Kyle is one of those smart people who go out of their way to act stupid. He thinks it makes him “more approachable” and “less intimidating.” He is a legitimate genius and a total idiot. Barb, our oblivious waitress, is disappointed to learn we aren’t a couple and has just told us that she thinks we’re “adorable and would be perfect together,” which would totally be true if I were a boy or if Kyle were into girls.
“I’m not her type,” Kyle says diplomatically.
Barbara smiles as if she knows better and clears our plates.
“She thinks you’re in love with me,” I tell Kyle. He still has vanilla ice cream residue on the tip of his nose.

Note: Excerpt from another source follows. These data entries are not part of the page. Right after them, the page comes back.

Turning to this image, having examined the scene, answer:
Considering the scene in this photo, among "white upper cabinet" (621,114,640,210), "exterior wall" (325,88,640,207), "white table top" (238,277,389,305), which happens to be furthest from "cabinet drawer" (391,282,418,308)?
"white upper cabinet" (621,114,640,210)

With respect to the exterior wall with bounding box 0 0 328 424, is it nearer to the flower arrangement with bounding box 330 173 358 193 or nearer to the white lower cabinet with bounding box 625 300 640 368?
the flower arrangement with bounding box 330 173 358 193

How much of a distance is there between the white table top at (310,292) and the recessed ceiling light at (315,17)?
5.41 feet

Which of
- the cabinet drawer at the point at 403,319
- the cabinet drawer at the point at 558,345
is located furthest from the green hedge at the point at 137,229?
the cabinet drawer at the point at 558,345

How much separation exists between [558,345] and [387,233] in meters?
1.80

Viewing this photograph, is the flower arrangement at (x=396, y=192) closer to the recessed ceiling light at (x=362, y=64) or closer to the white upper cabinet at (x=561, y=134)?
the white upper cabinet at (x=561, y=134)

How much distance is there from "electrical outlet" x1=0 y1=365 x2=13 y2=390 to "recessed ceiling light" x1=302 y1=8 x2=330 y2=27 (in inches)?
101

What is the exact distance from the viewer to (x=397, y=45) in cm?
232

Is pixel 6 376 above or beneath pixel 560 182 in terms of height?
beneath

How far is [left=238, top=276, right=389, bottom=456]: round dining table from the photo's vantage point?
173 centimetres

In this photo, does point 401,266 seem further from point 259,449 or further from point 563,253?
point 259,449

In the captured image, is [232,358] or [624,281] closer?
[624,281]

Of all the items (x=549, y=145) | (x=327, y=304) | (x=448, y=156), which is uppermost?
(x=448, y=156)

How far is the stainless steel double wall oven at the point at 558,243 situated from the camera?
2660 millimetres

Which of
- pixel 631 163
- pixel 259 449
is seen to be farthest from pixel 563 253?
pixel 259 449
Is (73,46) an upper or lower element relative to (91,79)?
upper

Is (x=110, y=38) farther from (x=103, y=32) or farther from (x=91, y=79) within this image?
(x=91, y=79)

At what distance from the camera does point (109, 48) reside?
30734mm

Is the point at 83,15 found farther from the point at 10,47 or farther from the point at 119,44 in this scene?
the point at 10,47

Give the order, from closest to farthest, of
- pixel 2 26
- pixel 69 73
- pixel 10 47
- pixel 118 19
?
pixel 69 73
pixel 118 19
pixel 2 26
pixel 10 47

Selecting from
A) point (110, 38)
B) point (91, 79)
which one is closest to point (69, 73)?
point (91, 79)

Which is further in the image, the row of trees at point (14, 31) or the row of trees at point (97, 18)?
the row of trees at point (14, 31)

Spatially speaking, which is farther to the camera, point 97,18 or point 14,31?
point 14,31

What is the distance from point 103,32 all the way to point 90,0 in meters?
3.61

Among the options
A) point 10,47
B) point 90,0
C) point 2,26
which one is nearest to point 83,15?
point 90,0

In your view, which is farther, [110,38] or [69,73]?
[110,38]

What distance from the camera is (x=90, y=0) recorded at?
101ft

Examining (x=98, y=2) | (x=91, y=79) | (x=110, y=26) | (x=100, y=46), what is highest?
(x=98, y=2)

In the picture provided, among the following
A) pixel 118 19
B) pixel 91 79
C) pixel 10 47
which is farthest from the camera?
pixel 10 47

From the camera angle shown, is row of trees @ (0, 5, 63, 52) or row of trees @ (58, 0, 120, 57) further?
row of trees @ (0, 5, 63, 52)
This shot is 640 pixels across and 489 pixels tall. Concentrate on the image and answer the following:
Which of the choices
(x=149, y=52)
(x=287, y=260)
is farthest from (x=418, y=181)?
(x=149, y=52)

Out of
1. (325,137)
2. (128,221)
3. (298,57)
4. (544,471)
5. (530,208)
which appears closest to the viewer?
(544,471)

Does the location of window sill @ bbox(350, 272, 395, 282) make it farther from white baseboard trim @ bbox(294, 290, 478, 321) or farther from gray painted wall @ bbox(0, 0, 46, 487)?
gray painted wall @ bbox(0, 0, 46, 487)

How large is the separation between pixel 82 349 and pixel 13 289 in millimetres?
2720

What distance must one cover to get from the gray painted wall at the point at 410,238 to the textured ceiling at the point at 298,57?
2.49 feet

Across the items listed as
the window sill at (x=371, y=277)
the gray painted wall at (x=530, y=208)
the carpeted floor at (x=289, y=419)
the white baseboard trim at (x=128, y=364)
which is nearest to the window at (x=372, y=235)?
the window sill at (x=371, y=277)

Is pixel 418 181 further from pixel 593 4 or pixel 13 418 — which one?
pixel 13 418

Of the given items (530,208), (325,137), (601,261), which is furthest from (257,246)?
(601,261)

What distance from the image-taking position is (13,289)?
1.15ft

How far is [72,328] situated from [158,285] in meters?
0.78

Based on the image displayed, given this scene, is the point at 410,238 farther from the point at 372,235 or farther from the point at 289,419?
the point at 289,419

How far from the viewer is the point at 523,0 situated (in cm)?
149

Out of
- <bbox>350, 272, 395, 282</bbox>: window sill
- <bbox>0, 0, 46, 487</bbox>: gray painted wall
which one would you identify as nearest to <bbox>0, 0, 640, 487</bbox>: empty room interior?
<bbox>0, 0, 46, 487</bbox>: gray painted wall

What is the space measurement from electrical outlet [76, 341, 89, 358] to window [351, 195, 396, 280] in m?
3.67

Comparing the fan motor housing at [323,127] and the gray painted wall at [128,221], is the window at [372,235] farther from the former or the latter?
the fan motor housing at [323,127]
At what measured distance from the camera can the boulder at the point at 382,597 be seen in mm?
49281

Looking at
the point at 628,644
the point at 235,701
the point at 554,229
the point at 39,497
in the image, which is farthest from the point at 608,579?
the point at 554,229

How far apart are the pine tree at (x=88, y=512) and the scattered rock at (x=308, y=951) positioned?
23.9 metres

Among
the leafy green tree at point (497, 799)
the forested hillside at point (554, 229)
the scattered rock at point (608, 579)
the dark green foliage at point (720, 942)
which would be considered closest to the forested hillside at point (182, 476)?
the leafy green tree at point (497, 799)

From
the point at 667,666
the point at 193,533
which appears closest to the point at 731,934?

“She’s sweet,” Kyle says. “And I do love you, everyone knows.” This much is true: Kyle and I have been inseparable since his family moved next door to mine when we were both three years old. Sometimes fate delivers you a best friend through proximity.
“I love you, too.” I tell him.
“I can’t believe your parents forced you to go out tonight,” he says, laughing. “That is so sad.”
“I’m going through serious withdrawals right now. Like, all I can think about are my flashcards.”
“That’s maybe the most pathetic thing you’ve ever said, and that’s including the time in fourth grade when you swore you’d never love another band as much as you loved Sugar Ray.”
“I was nine, and I said that ONCE!”
He shakes his head. “That’s old enough to know better.”
“Yes, well. Some of us weren’t born knowing everything.”
I don’t know why I expect him to understand: Kyle never had to take the SATs. His IQ, which was determined to be 157 when he was two, was enough. He graduated high school when we were 12 and just finished his bachelor’s degree. He’s currently taking a “gap year” so he can just hang out and be 16 before going on to what I’m sure is one of many PhDs.
Barbara returns to the table to drop off our check. “You’ve got a little ice cream on your face, hon,” she says to Kyle, who quickly brings a balled-up napkin from his lap to his nose.
“Thanks,” he mutters through the napkin.
As Barbara leaves the table, Kyle pulls the napkin, which he’d apparently filled with ketchup while I wasn’t paying attention, down from his nose. There’s ketchup everywhere—in the napkin, on his nose, dripping onto his shirt.
“Did I get it?” he asks.
“You are demented,” I tell him.
“I’m not the one daydreaming about flashcards,” he says.
Never argue with a genius, dude. They’ll crush you every time.